Seven forces against the AI democratization of software development

In the last couple of weeks, viral stories like the Citrini report or the Matt Shumer story have revived the myth of the massive democratization of software development. Here are seven forces which I think will oppose resistance to this democratization:

  1. The bar for unsolved problems is very high. - Most simple software has already been made. Some simple software out there may be prime for displacement and replication by highly determined lone wolves, but there will be relatively few opportunities.

  2. Laws of diminishing marginal returns will remain. “It got me 90% of the way there” is pretty much useless. You need software that works and ships, and as the old adage goes, in shipping software “the last 10% is 90% of the work”.

  3. Maintenance will continue to be burdensome. Software tends to entropy (disorder) as the real world changes under it, which sometimes happens very fast. This change in the substrate demands not only tweaks but sometimes serious directional changes in the software-building process. Following #2, what you thought was 90% was actually a fraction of 1% in the long term. 100% doesn’t even really exist until software is decommissioned!

  4. Technical knowledge will not be completely abstracted away. Knowing the technical domain will remain important, especially for complex problems - and complex problems often require complex solutions. A neophyte building software that orchestrates a set of complex techniques and components (ex: machine learning modules, failure-resilient procedures, concurrency, etc), won’t be able to wing it for long.

  5. Distribution and network effects will remain massive moats. Distribution, and especially network effects, are extremely hard to replicate and often require a lot of time and capital. Distributing well-made software internally in an org of a few hundred people is already a hard problem. Good luck getting a LinkedIn clone off the ground!

  6. Business domain knowledge will remain very hard to acquire. The most utopian visions of hyper-democratization of development neglect this, as if assuming that anyone can learn effortlessly learn new domains (ex: contract law, recruitment, precision industrial manufacturing, etc.). For most people, building domain knowledge and networks is a process that takes many years of hard work.

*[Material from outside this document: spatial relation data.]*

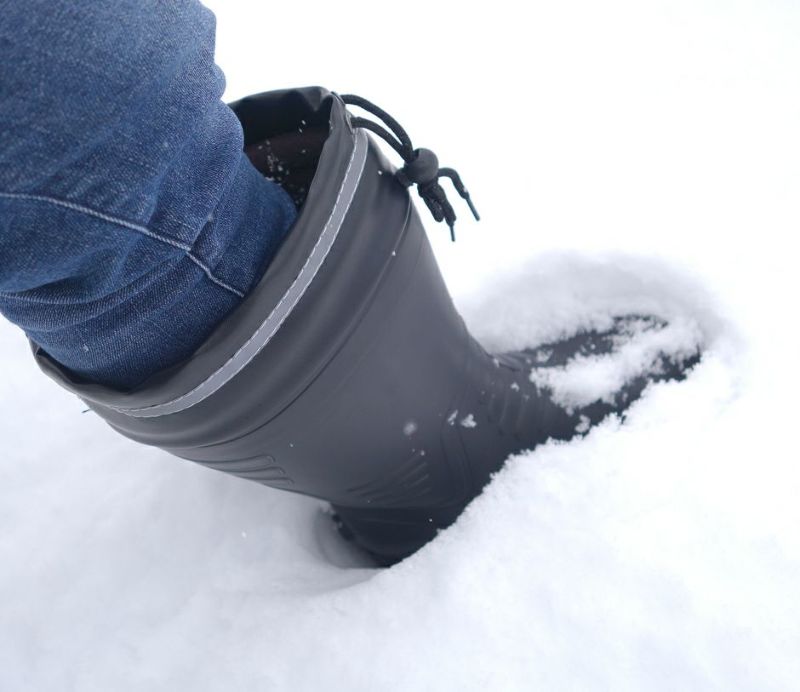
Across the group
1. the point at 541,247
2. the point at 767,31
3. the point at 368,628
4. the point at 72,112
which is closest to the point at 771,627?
the point at 368,628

  7. Abstract product-building skills do not come easy. As coding becomes less important, the demanded skills will move upstream towards product management and business analysis, which demand being able to prioritize, to navigate highly-uncertain and abstract contexts, and to visualize equally abstract outcomes. Similar to the previous point, these skills and competencies require talents and dispositions that not everyone has, and which in the best of cases take many years to build.

AI is already radically transforming the economics and development of software, and will continue to do so in coming years. But I think due to all of these reasons, the revived myth of the “citizen developer” remains very limited in its potential.

Propositions 1 - 4 are possibly the weakest and at the mercy of being upended by AI, but I still think they will hold to some extent, and all in all the complete set of forces will continue to make development difficult for the non-technical.